Exercise directions | In your reply, reproduce every line of the data without any alteration.

Records for this exercise |
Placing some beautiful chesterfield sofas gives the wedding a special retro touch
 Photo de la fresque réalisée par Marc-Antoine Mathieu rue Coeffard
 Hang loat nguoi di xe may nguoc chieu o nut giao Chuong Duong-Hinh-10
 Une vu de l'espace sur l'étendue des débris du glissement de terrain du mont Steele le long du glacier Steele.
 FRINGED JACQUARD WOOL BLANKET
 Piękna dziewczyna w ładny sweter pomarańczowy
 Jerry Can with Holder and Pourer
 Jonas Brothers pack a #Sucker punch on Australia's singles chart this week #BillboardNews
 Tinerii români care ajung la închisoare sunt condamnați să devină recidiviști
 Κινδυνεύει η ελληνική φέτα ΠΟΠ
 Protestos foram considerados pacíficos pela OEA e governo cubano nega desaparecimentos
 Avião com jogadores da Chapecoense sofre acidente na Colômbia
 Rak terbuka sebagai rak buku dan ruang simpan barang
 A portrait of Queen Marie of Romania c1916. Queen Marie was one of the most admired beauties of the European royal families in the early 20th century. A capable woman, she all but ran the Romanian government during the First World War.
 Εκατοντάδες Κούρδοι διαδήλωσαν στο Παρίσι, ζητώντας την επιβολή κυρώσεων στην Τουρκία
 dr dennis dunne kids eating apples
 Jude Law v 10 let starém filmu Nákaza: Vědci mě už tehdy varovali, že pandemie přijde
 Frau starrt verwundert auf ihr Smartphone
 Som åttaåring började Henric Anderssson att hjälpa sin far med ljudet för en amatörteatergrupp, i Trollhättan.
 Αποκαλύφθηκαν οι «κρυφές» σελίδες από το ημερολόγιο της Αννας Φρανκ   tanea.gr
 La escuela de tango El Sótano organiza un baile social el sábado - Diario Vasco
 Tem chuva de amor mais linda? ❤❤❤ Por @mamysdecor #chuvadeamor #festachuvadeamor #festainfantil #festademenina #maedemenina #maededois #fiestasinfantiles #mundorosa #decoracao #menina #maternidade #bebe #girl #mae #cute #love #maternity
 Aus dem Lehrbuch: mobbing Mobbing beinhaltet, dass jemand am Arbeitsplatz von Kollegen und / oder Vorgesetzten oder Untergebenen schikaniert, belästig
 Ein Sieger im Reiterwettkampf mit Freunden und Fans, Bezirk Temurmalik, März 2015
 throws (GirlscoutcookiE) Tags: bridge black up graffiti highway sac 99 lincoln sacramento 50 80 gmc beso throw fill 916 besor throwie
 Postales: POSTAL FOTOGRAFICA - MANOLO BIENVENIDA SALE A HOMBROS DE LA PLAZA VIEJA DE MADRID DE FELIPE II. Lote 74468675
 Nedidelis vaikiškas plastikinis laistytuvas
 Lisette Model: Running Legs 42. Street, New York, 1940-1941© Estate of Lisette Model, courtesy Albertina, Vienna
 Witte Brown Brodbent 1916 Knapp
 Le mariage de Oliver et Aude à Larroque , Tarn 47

Answer |
Placing some beautiful chesterfield sofas gives the wedding a special retro touch
 Photo de la fresque réalisée par Marc-Antoine Mathieu rue Coeffard
 Hang loat nguoi di xe may nguoc chieu o nut giao Chuong Duong-Hinh-10
 Une vu de l'espace sur l'étendue des débris du glissement de terrain du mont Steele le long du glacier Steele.
 FRINGED JACQUARD WOOL BLANKET
 Piękna dziewczyna w ładny sweter pomarańczowy
 Jerry Can with Holder and Pourer
 Jonas Brothers pack a #Sucker punch on Australia's singles chart this week #BillboardNews
 Tinerii români care ajung la închisoare sunt condamnați să devină recidiviști
 Κινδυνεύει η ελληνική φέτα ΠΟΠ
 Protestos foram considerados pacíficos pela OEA e governo cubano nega desaparecimentos
 Avião com jogadores da Chapecoense sofre acidente na Colômbia
 Rak terbuka sebagai rak buku dan ruang simpan barang
 A portrait of Queen Marie of Romania c1916. Queen Marie was one of the most admired beauties of the European royal families in the early 20th century. A capable woman, she all but ran the Romanian government during the First World War.
 Εκατοντάδες Κούρδοι διαδήλωσαν στο Παρίσι, ζητώντας την επιβολή κυρώσεων στην Τουρκία
 dr dennis dunne kids eating apples
 Jude Law v 10 let starém filmu Nákaza: Vědci mě už tehdy varovali, že pandemie přijde
 Frau starrt verwundert auf ihr Smartphone
 Som åttaåring började Henric Anderssson att hjälpa sin far med ljudet för en amatörteatergrupp, i Trollhättan.
 Αποκαλύφθηκαν οι «κρυφές» σελίδες από το ημερολόγιο της Αννας Φρανκ   tanea.gr
 La escuela de tango El Sótano organiza un baile social el sábado - Diario Vasco
 Tem chuva de amor mais linda? ❤❤❤ Por @mamysdecor #chuvadeamor #festachuvadeamor #festainfantil #festademenina #maedemenina #maededois #fiestasinfantiles #mundorosa #decoracao #menina #maternidade #bebe #girl #mae #cute #love #maternity
 Aus dem Lehrbuch: mobbing Mobbing beinhaltet, dass jemand am Arbeitsplatz von Kollegen und / oder Vorgesetzten oder Untergebenen schikaniert, belästig
 Ein Sieger im Reiterwettkampf mit Freunden und Fans, Bezirk Temurmalik, März 2015
 throws (GirlscoutcookiE) Tags: bridge black up graffiti highway sac 99 lincoln sacramento 50 80 gmc beso throw fill 916 besor throwie
 Postales: POSTAL FOTOGRAFICA - MANOLO BIENVENIDA SALE A HOMBROS DE LA PLAZA VIEJA DE MADRID DE FELIPE II. Lote 74468675
 Nedidelis vaikiškas plastikinis laistytuvas
 Lisette Model: Running Legs 42. Street, New York, 1940-1941© Estate of Lisette Model, courtesy Albertina, Vienna
 Witte Brown Brodbent 1916 Knapp
 Le mariage de Oliver et Aude à Larroque , Tarn 47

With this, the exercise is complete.